Global Current Account Imbalances
Global Current Account Trends
Over the last three years, the majority of the United States’ major trading partners have seen current account imbalances widen – as has the United States – though there are some exceptions. China’s current account surplus has narrowed markedly, though its merchandise trade surplus remains large and researchers have raised questions about measurement issues that could cause the reported current account balance to be understated.
Korea’s surplus has also narrowed somewhat from recent peak levels. But several European economies, as well as Japan and Taiwan, have seen external surpluses grow.
China Exchange Rate
Recent movements in China’s currency have not been in a direction that will help reduce China’s large trade surplus.
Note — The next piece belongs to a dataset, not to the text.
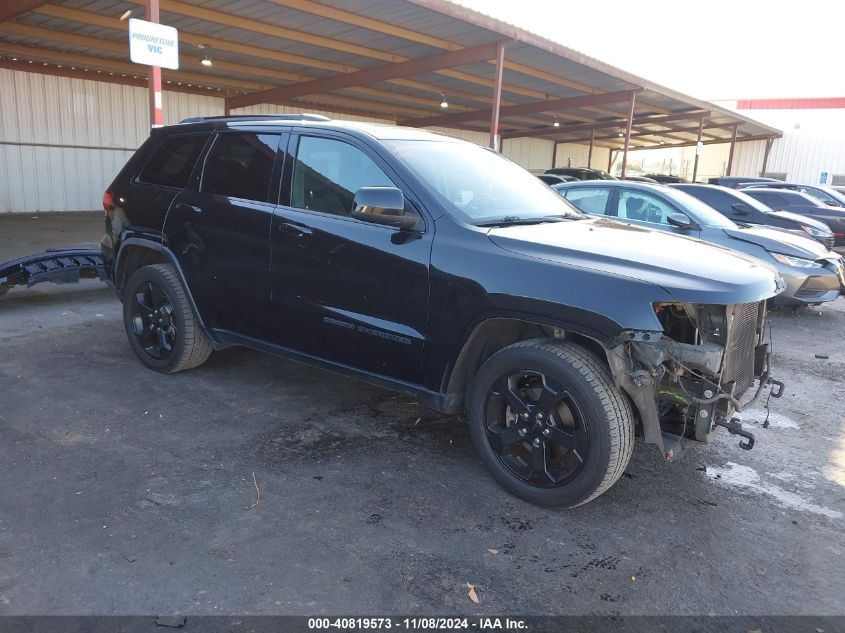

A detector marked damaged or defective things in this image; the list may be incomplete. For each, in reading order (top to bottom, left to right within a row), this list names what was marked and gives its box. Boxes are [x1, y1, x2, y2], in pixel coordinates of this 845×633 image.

crumpled hood [488, 217, 784, 304]
crumpled hood [724, 225, 828, 260]
damaged front end [608, 302, 784, 460]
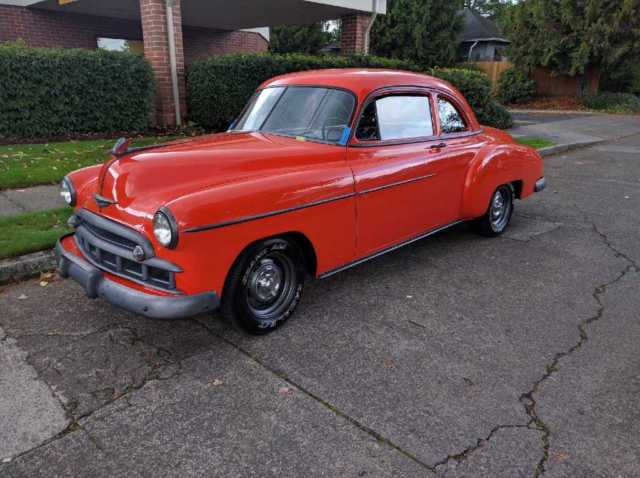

Since mid-June, the RMB has weakened more than 7 percent versus the dollar and close to 6 percent against the CFETS nominal basket.
China Current Account Balance
Note that China's current account balance is now negative with the whole world even as it soars with the US!
Japan Current Account Balance
Korea Current Account Balance
India Current Account Balance
As with China, India has a current account deficit. Unlike China, the deficit is perpetual.
What About Thailand and Vietnam?
Trump expects bilateral parity. Tariffs cannot fix the fundamental flaw.
Trump is attacking a symptom of the problem, not the problem!
The imbalances all started when Nixon closed the gold window. Credit exploded and did deficits.
Trade imbalances that were once self-correcting no longer are self-correcting.